Quando refletimos sobre o conjunto das narrativas das mulheres entrevistadas, buscando compreender quais os arranjos no interior do vínculo de filiação sustentam as redes familiares, concluímos que 1) os vínculos duradouros e que, via de regra, dão suporte em termos de proteção e reconhecimento aos membros do grupo familiar, constroem-se de mulher para mulher – ou entre as mulheres. São estes os vínculos mais potentes e também os que se rompem ou se fragilizam com menos frequência; 2) no grupo pesquisado, salvo algumas exceções, os homens circulam como nômades no interior das redes familiares. É possível que entrem e que saiam sem abalar ou alterar profundamente a composição dos vínculos; 3) por outro lado, quando os homens são vetores de situações de violência – seja contra outros membros do grupo familiar, seja contra as próprias entrevistadas, os vínculos são abalados e fragilizados em maior grau, visto que desencadeiam processos de trauma, revolta, medo e desprezo pelo membro familiar que perpetra violência. Neste caso, abalam-se as estruturas familiares que garantem reconhecimento social, pois fratura a possibilidade de construir uma relação na qual os envolvidos construam, mutuamente, o valor e olhar sobre si mesmos face ao outro.

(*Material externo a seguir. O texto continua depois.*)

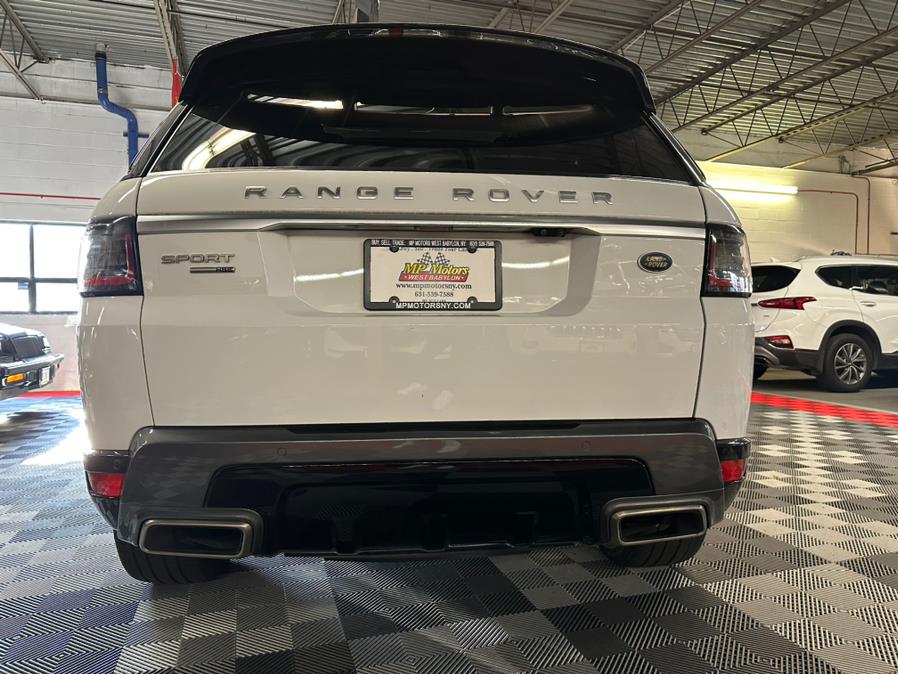 Used Land Rover Range Rover Sport V6 Supercharged HSE 2018 | MP Motors Inc. West Babylon , New York Used Land Rover Range Rover Sport V6 Supercharged HSE 2018 | MP Motors Inc. West Babylon , New York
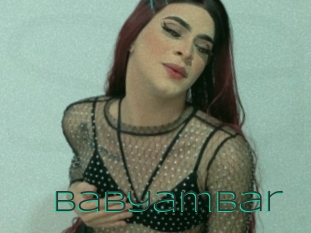 babyambar Sex Agent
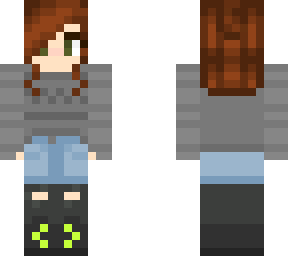 my skin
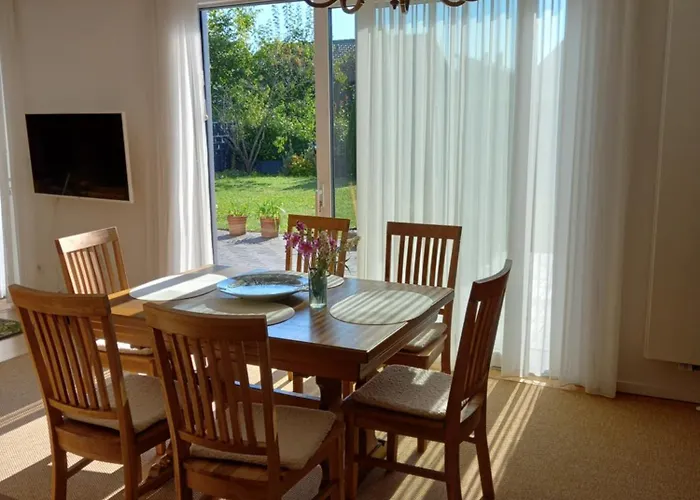 Am Dombogen - Barrierefrei - 2 Schlafzimmer Ab 3 Personen - Mindestens 3 Naechte Aufenthalt *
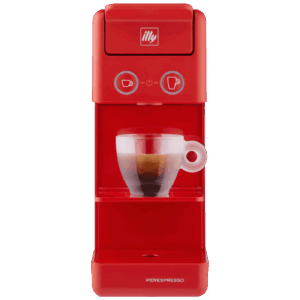Illy Y3.3 Red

Ao mesmo tempo, algumas narrativas indicam também que as situações de violência perpetradas por homens – pais/padrastos – parecem ser mais recorrentes quando já existem contextos anteriores de fragilização e/ou ruptura de vínculos familiares. Essas situações se verificam especialmente, quando as mulheres da família são impossibilitadas de desempenhar seu papel de cuidado, como no caso de doença ou morte da mãe das entrevistadas, por exemplo. Em síntese, a constituição da rede de vínculos que conferia aportes de proteção e reconhecimento às mulheres entrevistadas no período de suas vidas anterior à prisão – salvo alguns casos pontuais – referia-se basicamente aos laços familiares, ainda mais especificamente aqueles que são tecidos na relação entre as mulheres do grupo familiar. Dentro das possibilidades limitadas de se mover no mundo, dadas as condições socioeconômicas e as perspectivas de trabalho precário, aliadas por vezes à sedução pelo consumo de substâncias ilícitas e mesmo a percepção do tráfico como forma de subsistência, o leque de vínculos das mulheres entrevistadas não se expande para muito além do grupo familiar. A menos que tencionem fortemente os limites da sua própria realidade social ou mesmo os limites do mercado do tráfico, visando tornarem-se traficantes com algum poder dentro deste universo, as mulheres entrevistadas constroem-se como sujeitos na interação familiar e nas tarefas relacionadas à economia do cuidado. O conteúdo de gênero, portanto, é a tônica do movimento dos vínculos familiares ao longo do percurso dessas mulheres no período anterior à prisão, e a

152

experiência da prisão em regime fechado quebra completamente essa dinâmica. Como consequência, observam-se importantes fragilizações e rupturas de laços familiares, com um impacto crucial sobre as formas como as mulheres se percebem como sujeitos.